DATA

==*==

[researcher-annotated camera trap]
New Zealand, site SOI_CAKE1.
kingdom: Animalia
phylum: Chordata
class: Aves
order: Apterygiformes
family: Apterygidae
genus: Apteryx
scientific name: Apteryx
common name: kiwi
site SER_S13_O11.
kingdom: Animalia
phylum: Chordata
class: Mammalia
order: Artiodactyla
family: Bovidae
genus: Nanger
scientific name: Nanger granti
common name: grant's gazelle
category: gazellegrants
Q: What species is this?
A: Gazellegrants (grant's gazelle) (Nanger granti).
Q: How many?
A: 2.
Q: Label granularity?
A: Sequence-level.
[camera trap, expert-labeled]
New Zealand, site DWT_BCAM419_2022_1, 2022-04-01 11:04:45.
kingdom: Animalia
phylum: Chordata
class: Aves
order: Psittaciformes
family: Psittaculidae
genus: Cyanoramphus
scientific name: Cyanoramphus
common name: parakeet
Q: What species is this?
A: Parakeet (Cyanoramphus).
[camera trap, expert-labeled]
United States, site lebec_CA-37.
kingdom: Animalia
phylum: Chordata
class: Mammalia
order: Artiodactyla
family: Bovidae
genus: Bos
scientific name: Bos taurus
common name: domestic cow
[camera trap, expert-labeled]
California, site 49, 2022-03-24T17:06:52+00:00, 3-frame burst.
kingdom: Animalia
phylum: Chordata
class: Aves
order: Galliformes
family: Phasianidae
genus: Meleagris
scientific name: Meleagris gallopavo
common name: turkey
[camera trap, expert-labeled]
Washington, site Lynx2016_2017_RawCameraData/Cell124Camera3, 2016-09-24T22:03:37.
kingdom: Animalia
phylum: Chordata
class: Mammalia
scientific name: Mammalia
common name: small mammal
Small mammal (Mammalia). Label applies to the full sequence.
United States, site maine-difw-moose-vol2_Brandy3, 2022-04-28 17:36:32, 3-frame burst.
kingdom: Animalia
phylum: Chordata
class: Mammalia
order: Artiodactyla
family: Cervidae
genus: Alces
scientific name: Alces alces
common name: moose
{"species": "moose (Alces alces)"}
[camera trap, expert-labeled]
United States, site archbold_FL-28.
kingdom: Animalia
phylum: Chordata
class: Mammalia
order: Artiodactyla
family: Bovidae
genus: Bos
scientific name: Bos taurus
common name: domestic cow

==*==

INSTRUCTIONS FOR THE TASK
Please repeat word for word the lines above that run from the beginning through the line containing "A: Parakeet (Cyanoramphus).", keeping both the first and that last line.

EXERCISE ANSWER
[researcher-annotated camera trap]
New Zealand, site SOI_CAKE1.
kingdom: Animalia
phylum: Chordata
class: Aves
order: Apterygiformes
family: Apterygidae
genus: Apteryx
scientific name: Apteryx
common name: kiwi
site SER_S13_O11.
kingdom: Animalia
phylum: Chordata
class: Mammalia
order: Artiodactyla
family: Bovidae
genus: Nanger
scientific name: Nanger granti
common name: grant's gazelle
category: gazellegrants
Q: What species is this?
A: Gazellegrants (grant's gazelle) (Nanger granti).
Q: How many?
A: 2.
Q: Label granularity?
A: Sequence-level.
[camera trap, expert-labeled]
New Zealand, site DWT_BCAM419_2022_1, 2022-04-01 11:04:45.
kingdom: Animalia
phylum: Chordata
class: Aves
order: Psittaciformes
family: Psittaculidae
genus: Cyanoramphus
scientific name: Cyanoramphus
common name: parakeet
Q: What species is this?
A: Parakeet (Cyanoramphus).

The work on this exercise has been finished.